Morata de Tajuña, Madrid, home to around 7,500 people, has been chosen by promoter Stream Motor Fire as the location where a privately-funded circuit will be built with the aim of bringing Formula 1 and MotoGP back to Madrid.
Formula 1 last raced in Madrid back in 1981 when Gilles Villeneuve won the Spanish Grand Prix for Ferrari at Jarama.
Since then, the Spanish Grand Prix has been held at Jerez and Barcelona, while the European GP was staged on a street circuit in Valencia between 2008 and 2012.
Motorsport.com report that 60 hectares of land, made up of old quarries, has been purchased by the developers for the project.
“The speed circuit would be 4.5 kilometres long, with a finish line of 650 metres, six curves to the right and seven to the left and a maximum width of 20 metres (14 on the finish straight),” the report reads.
“The initial design includes a first wide curve to the right, with access from pits to the inside; a first sector with several fast S’s and direction and slope changes; a second sector with some heavy braking and a parabolic; it will also include a five-vertex curve from which cars will come out at more than 200km/h and an 850-metre finish straight.”
Speaking to Motorsport.com, Angel Sánchez, mayor of Morata de Tajuña, said: “Five years ago, the promoters contacted us because they were looking for terrain to build a speedway.
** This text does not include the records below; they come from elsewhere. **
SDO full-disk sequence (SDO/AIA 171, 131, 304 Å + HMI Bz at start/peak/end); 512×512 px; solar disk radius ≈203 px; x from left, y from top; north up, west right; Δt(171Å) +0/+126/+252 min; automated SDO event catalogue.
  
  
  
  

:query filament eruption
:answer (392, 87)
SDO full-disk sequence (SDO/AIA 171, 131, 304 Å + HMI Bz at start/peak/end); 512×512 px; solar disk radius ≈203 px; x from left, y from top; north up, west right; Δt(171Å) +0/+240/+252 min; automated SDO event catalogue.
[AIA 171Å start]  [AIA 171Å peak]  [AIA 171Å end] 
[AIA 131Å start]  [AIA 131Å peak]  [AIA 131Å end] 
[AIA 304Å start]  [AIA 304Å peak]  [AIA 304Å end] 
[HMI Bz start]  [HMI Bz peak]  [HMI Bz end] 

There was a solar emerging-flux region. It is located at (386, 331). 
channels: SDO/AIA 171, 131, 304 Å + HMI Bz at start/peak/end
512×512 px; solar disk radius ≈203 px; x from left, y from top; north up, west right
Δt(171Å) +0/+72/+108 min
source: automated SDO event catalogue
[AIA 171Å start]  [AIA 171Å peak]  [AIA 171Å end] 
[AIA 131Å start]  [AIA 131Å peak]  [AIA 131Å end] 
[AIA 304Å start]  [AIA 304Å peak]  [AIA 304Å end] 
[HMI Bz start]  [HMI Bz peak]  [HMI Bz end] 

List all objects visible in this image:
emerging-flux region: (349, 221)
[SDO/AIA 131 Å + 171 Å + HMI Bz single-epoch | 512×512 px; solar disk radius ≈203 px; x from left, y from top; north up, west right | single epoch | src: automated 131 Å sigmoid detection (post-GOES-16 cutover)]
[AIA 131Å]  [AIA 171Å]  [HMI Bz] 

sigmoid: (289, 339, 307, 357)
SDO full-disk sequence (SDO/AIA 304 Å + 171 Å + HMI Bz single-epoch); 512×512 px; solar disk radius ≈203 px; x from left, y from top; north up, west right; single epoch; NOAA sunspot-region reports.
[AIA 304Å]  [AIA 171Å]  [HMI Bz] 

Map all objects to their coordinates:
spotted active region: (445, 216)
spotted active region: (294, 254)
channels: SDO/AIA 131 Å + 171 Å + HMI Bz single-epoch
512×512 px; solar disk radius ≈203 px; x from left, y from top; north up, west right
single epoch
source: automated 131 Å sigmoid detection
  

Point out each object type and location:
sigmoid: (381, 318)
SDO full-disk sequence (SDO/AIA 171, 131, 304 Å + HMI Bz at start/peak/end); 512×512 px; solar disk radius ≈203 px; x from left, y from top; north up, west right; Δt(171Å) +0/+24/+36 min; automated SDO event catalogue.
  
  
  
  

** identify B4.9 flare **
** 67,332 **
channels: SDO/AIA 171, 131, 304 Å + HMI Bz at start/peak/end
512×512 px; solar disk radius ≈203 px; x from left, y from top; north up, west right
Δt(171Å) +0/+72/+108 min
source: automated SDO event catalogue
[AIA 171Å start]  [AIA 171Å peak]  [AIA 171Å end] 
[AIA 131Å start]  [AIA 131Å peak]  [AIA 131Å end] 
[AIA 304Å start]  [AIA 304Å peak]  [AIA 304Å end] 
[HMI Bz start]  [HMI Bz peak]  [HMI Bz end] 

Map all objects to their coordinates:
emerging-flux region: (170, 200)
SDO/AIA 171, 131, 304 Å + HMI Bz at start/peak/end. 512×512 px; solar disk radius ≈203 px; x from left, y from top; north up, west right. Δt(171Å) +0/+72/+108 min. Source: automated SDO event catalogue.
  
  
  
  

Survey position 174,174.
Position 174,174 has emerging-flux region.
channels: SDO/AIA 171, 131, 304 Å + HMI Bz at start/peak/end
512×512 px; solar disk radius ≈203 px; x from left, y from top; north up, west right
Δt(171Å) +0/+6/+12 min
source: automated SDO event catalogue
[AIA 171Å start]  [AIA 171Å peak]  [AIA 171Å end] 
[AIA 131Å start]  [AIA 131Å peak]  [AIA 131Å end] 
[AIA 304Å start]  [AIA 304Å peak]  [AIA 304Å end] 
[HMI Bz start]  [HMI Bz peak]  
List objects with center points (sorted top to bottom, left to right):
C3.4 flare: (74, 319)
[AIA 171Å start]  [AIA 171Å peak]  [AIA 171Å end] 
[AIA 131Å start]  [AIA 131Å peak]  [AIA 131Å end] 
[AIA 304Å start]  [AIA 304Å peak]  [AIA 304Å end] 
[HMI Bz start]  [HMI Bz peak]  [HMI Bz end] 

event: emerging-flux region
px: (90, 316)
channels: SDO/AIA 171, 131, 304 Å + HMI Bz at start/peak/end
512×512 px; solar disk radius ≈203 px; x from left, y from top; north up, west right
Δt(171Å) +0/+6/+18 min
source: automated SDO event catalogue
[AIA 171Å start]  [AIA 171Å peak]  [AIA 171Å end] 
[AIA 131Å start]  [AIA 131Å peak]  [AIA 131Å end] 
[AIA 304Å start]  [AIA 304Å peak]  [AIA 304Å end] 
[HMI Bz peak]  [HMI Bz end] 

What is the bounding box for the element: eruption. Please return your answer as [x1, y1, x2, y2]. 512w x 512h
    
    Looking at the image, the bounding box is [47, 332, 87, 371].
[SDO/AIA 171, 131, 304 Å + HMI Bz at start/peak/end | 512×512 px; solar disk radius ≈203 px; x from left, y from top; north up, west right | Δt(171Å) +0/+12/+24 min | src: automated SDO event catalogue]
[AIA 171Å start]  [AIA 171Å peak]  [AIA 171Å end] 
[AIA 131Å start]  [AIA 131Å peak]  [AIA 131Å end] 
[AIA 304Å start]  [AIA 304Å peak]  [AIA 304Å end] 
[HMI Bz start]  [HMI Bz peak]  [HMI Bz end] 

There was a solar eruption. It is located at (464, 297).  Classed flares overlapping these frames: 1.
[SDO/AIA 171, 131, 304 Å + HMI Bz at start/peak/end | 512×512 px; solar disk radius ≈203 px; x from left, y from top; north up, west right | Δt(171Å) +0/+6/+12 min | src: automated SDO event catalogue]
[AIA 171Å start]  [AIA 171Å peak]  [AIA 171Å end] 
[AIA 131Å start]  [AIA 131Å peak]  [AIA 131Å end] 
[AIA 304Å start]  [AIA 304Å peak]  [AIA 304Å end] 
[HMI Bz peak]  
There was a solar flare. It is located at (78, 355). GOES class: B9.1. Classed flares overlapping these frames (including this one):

We saw it was an interesting project which can energise the economy of the area.
“The Sports Council of the Community of Madrid and the Spanish motor racing and motorcycling federations are supporting the project.”
The circuit would be ready for use in three years’ time under the plans, with the hope of Formula 1 and MotoGP visiting within five years.
“From the beginning, we tried to check these were not people who were coming here to speculate with the land,” added Sánchez.
“In fact, the clause of the sale of the land included that it was for the intended use and that in five years, after obtaining the licence, everything has to be finished. If in 10 years they stop pursuing it, the land would revert to the town council. We wanted a project for the town.”
Manuel Aviñó, president of the Royal Spanish Motorsport Federation, added: “It is a project we are very excited about. I think it’s great for the world of motorsport.
“Spain is a leading country in terms of motorsport infrastructure and the possibility of a circuit like this one will highlight even more the Spanish brand in a city as legendary as Madrid.
“We must be excited and hopeful that this project will go ahead, because it will be of great help to motorsport in its different championships. From here, we will be at the disposal of the organisation that is taking it forward and hopefully in the not-too-distant future we will see it built.
“I’m sure there will be local and international interest because it will be interesting for teams and individuals. It will be very interesting to present a second bid in the Madrid region.”